Other lost tales of the suburbs are just as enriching. Frank Ocean’s rendering of Los Angeles neighborhood Ladera Heights on his song “Sweet Life,” for example, paints the primarily black suburb as beautifully absurd. “Why see the world when you got the beach,” he coos, enshrining the suburb’s provincialism while also admiring it. “I used to live in Atlanta, and then I moved back home to the suburbs to write my EP,” singer Abra said in an old interview. “Right now where I live is very country, very peaceful. It’s quiet; I record in my closet. When I was living downtown, I could hear sirens, honking, traffic, and my roommate doing whatever. Now, I have peace and quiet, which is really conducive to creating.” Fresh Off the Boat, a show about a Chinese American family surrounded by native Floridian dolts, artfully mocks the suburbs while comfortably declaring them home, celebrating their cultural amnesia. “Can anyone point out our ancestors in this painting?” the family’s matriarch asks her family ahead of Thanksgiving, holding a framed image of the holiday’s mythic first feast. “No, that’s right you can’t, because they’re not there,” she quips. They don’t eat a Thanksgiving meal.

For a sizeable number of Americans, myself included, suburbia never existed as a horror story or a promise.
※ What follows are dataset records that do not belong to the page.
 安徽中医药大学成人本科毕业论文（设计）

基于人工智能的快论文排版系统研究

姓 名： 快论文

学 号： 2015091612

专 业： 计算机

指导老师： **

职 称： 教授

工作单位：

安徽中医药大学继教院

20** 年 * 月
These portraits of suburbia exist outside the rhetorical beltway of American dreams and nightmares and that’s the point. For a sizeable number of Americans, myself included, suburbia never existed as a horror story or a promise. Riverdale, Georgia, my suburban hometown, has lacked public transit since 2010, its limited sidewalks empty into ravines and highways, its already meager property values were gutted by the 2008 economic collapse and the predatory lending of the housing bubble, and the shaky school system that once lost its accreditation has been on and off probation ever since. But I never thought of it as a hellscape. My neighbors drove Saturns and Acuras; our lawns sprouted verdant Kentucky bluegrass and blighted crabgrass; our parents were grocery clerks, letter carriers, and registered nurses. Some rented, some owned, all lived. We were just as conforming and closed-minded as my cousins in the city. When these neglected stories are collated, a different picture emerges.
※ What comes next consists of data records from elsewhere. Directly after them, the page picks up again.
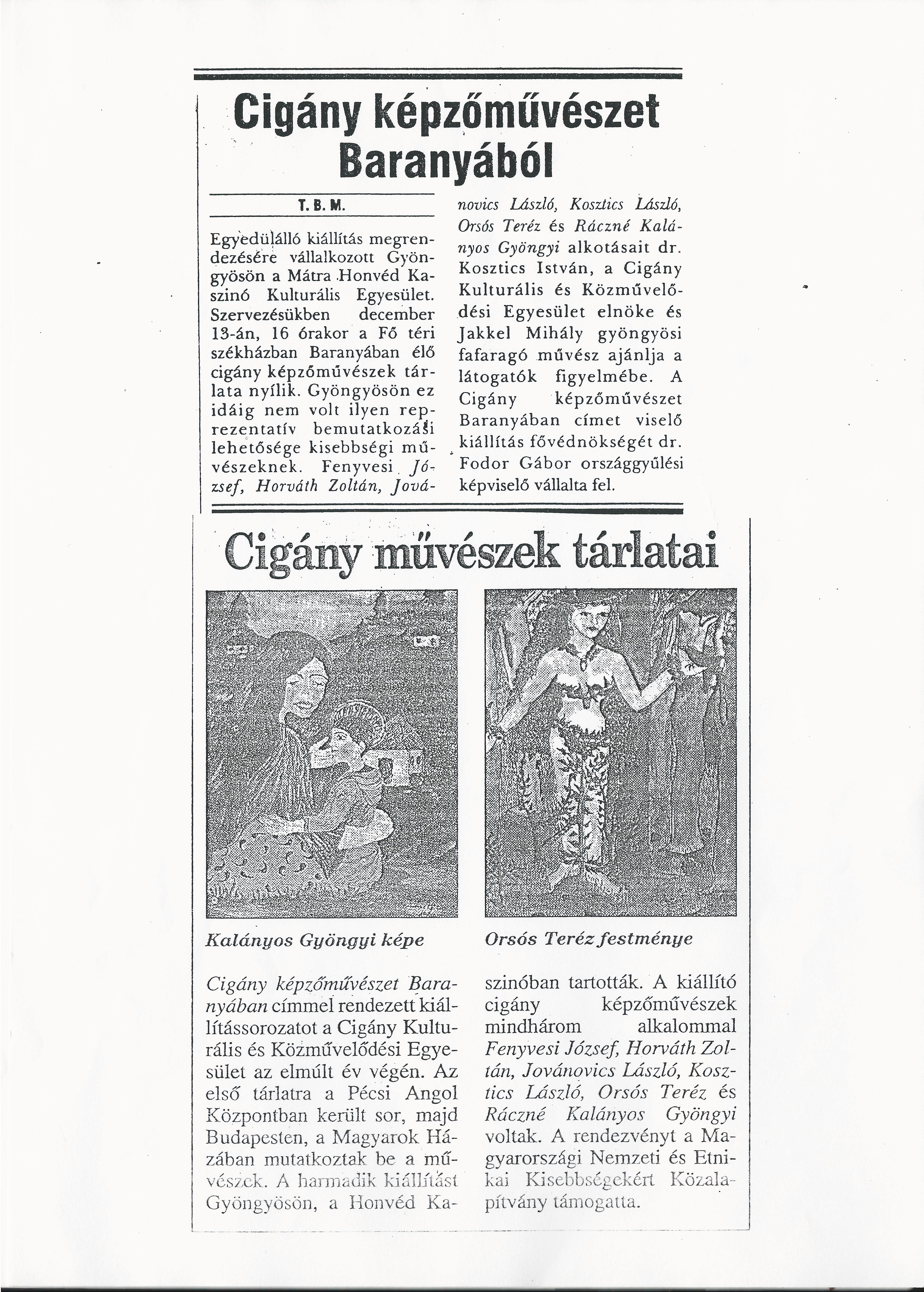 Cigány képzőművészet Baranyából

T. B. M.

Egyedülálló kiállítás megrendezésére vállalkozott Gyöngyösön a Mátra Honvéd Kaszinó Kulturális Egyesület. Szervezésükben december 13-án, 16 órakor a Fő téri székházban Baranyában élő cigány képzőművészek tárlata nyílik. Gyöngyösön ez idáig nem volt ilyen reprezentatív bemutatkozási lehetősége kisebbségi művészeknek. Fenyvesi József, Horváth Zoltán, Jovánovics László, Kosztics László, Orsós Teréz és Ráczné Kalányos Gyöngyi alkotásait dr. Kosztics István, a Cigány Kulturális és Közművelődési Egyesület elnöke és Jakkel Mihály gyöngyösi fafaragó művész ajánlja a látogatók figyelmébe. A Cigány képzőművészet Baranyában címet viselő kiállítás fővédnökségét dr. Fodor Gábor országgyűlési képviselő vállalta fel.

Cigány művészek tárlatai

Kalányos Gyöngyi képe

Orsós Teréz festménye

Cigány képzőművészet Baranyában címmel rendezett kiállítássorozatot a Cigány Kulturális és Közművelődési Egyesület az elmúlt év végén. Az első tárlatra a Pécsi Angol Központban került sor, majd Budapesten, a Magyarok Házában mutatkoztak be a művészek. A harmadik kiállítást Gyöngyösön, a Honvéd Kaszinóban tartották. A kiállító cigány képzőművészek mindhárom alkalommal Fenyvesi József, Horváth Zoltán, Jovánovics László, Kosztics László, Orsós Teréz és Ráczné Kalányos Gyöngyi voltak. A rendezvényt a Magyarországi Nemzeti és Etnikai Kisebbségekért Közalapítvány támogatta.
Don’t get me wrong, the portrait remains unflattering. As hinted at by Ocean, Ladera Heights, the “black Beverly Hills,” carries all the haughty baggage that name implies. A 2011 LA Weekly article captures the residents in snotty repose. “This is a pretty quiet community, so things like that don’t happen,” one resident says in response to a van that had been perched on crates in a driveway, as if that’s a crime. Dramedy Atlanta satirizes the kitschy, megalomaniacal consumerism of peak suburb in its scathing episode “Juneteenth,” and I can confirm that it’s all true. Straight out of Thomas Frank’s 1990 salvo, McMansions dot the metro Atlanta region, ensconced by access-controlled gates and stamped with idiotic neighborhood names. And just as monstrous are the many suburban municipalities nationwide that outright ignore the needs of their poorer residents, literally bumping them down the road, away from jobs, social services, and permanent housing. I never said the suburbs weren’t actually wack.
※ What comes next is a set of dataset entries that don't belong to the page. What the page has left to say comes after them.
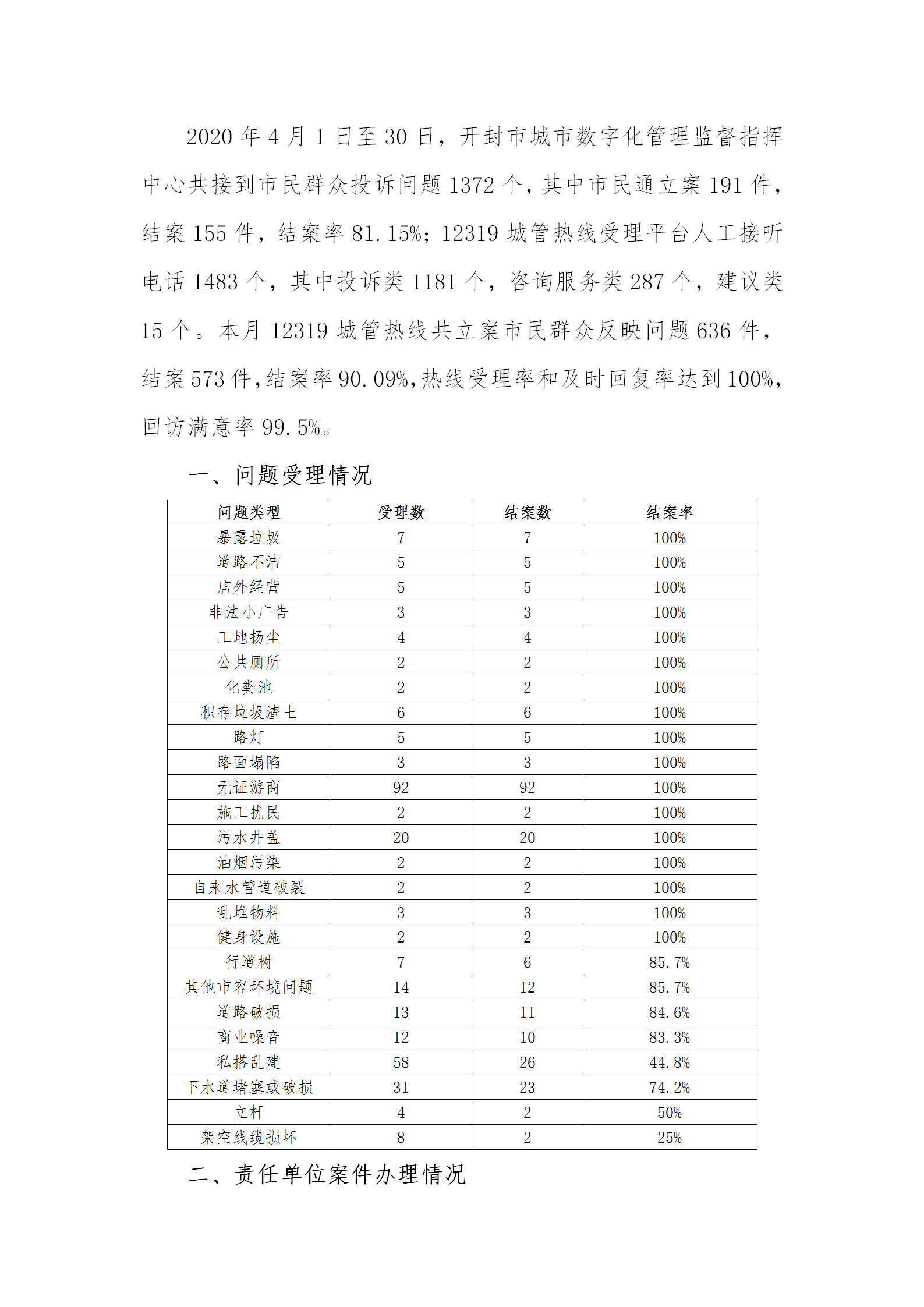 2020 年 4 月 1 日至 30 日，开封市城市数字化管理监督指挥中心共接到市民群众投诉问题 1372 个，其中市民通立案 191 件，结案 155 件，结案率 81.15%；12319 城管热线受理平台人工接听电话 1483 个，其中投诉类 1181 个，咨询服务类 287 个，建议类 15 个。本月 12319 城管热线共立案市民群众反映问题 636 件，结案 573 件，结案率 90.09%，热线受理率和及时回复率达到 100%，回访满意率 99.5%。

一、问题受理情况

| 问题类型 | 受理数 | 结案数 | 结案率 |
|---|---|---|---|
| 暴露垃圾 | 7 | 7 | 100% |
| 道路不洁 | 5 | 5 | 100% |
| 店外经营 | 5 | 5 | 100% |
| 非法小广告 | 3 | 3 | 100% |
| 工地扬尘 | 4 | 4 | 100% |
| 公共厕所 | 2 | 2 | 100% |
| 化粪池 | 2 | 2 | 100% |
| 积存垃圾渣土 | 6 | 6 | 100% |
| 路灯 | 5 | 5 | 100% |
| 路面塌陷 | 3 | 3 | 100% |
| 无证游商 | 92 | 92 | 100% |
| 施工扰民 | 2 | 2 | 100% |
| 污水井盖 | 20 | 20 | 100% |
| 油烟污染 | 2 | 2 | 100% |
| 自来水管道破裂 | 2 | 2 | 100% |
| 乱堆物料 | 3 | 3 | 100% |
| 健身设施 | 2 | 2 | 100% |
| 行道树 | 7 | 6 | 85.7% |
| 其他市容环境问题 | 14 | 12 | 85.7% |
| 道路破损 | 13 | 11 | 84.6% |
| 商业噪音 | 12 | 10 | 83.3% |
| 私搭乱建 | 58 | 26 | 44.8% |
| 下水道堵塞或破损 | 31 | 23 | 74.2% |
| 立杆 | 4 | 2 | 50% |
| 架空线缆损坏 | 8 | 2 | 25% |

二、责任单位案件办理情况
The suburb has always been one locale among many that embody self-interest and exclusion—there is no suburb without slums and tenements, after all—but in an era where isolationism is a global current and the suburb itself has changed, the homogenous suburb of the fifties is a feeble, ineffectual symbol. When I consider closed-mindedness in 2017, thinking in terms of space leads me everywhere: websites, apps, workplaces, airports, ICE detention centers, film sets, Charlottesville, stadiums, boardrooms, the Oval Office. The era’s more resonant avatars of noxious American self-interest are matters of property, that strange mixture of space, ownership, and imagined relations: private prisons, corporate pipelines snaking through communities, local newspapers commandeered by ideologues, private arsenals boosted by lobbyists and turned against the citizenry. These matters aren’t as readymade for horror films and sweeping polemics as the suburb in its heyday—but that’s a virtue. That just means there are fewer cul-de-sacs to get lost in.